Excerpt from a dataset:
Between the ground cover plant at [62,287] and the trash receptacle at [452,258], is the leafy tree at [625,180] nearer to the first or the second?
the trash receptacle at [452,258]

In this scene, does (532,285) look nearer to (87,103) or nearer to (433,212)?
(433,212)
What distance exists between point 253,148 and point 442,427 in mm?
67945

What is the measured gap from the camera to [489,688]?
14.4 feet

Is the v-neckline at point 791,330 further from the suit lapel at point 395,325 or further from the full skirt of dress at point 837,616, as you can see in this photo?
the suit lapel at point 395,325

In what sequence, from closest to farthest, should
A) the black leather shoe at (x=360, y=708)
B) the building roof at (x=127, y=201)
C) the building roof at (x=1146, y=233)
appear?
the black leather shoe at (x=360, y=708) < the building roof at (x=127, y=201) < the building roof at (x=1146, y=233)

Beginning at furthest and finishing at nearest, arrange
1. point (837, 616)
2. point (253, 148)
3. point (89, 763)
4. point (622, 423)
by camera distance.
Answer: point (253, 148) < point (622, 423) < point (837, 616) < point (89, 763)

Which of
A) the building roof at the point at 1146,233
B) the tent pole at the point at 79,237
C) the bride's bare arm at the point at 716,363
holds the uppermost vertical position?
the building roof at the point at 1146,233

Stated goal: Reproduce all of the material above word for word. Keep every line break, number, and punctuation mark unchanged.

Solution below:
Between the ground cover plant at [62,287] and the trash receptacle at [452,258], is the leafy tree at [625,180] nearer to the first or the second?
the trash receptacle at [452,258]

In this scene, does (532,285) look nearer to (87,103) or nearer to (433,212)?
(433,212)
What distance exists between point 253,148 and point 442,427 in mm?
67945

What is the measured gap from the camera to [489,688]?
14.4 feet

Is the v-neckline at point 791,330 further from the suit lapel at point 395,325 or further from the full skirt of dress at point 837,616, as you can see in this photo?
the suit lapel at point 395,325

In what sequence, from closest to farthest, should
A) the black leather shoe at (x=360, y=708)
B) the building roof at (x=127, y=201)
C) the building roof at (x=1146, y=233)
appear?
the black leather shoe at (x=360, y=708) < the building roof at (x=127, y=201) < the building roof at (x=1146, y=233)

Beginning at furthest and finishing at nearest, arrange
1. point (837, 616)
2. point (253, 148)
3. point (89, 763)
4. point (622, 423)
by camera distance.
Answer: point (253, 148) < point (622, 423) < point (837, 616) < point (89, 763)

Which of
A) the building roof at the point at 1146,233
B) the tent pole at the point at 79,237
C) the bride's bare arm at the point at 716,363
holds the uppermost vertical position?
the building roof at the point at 1146,233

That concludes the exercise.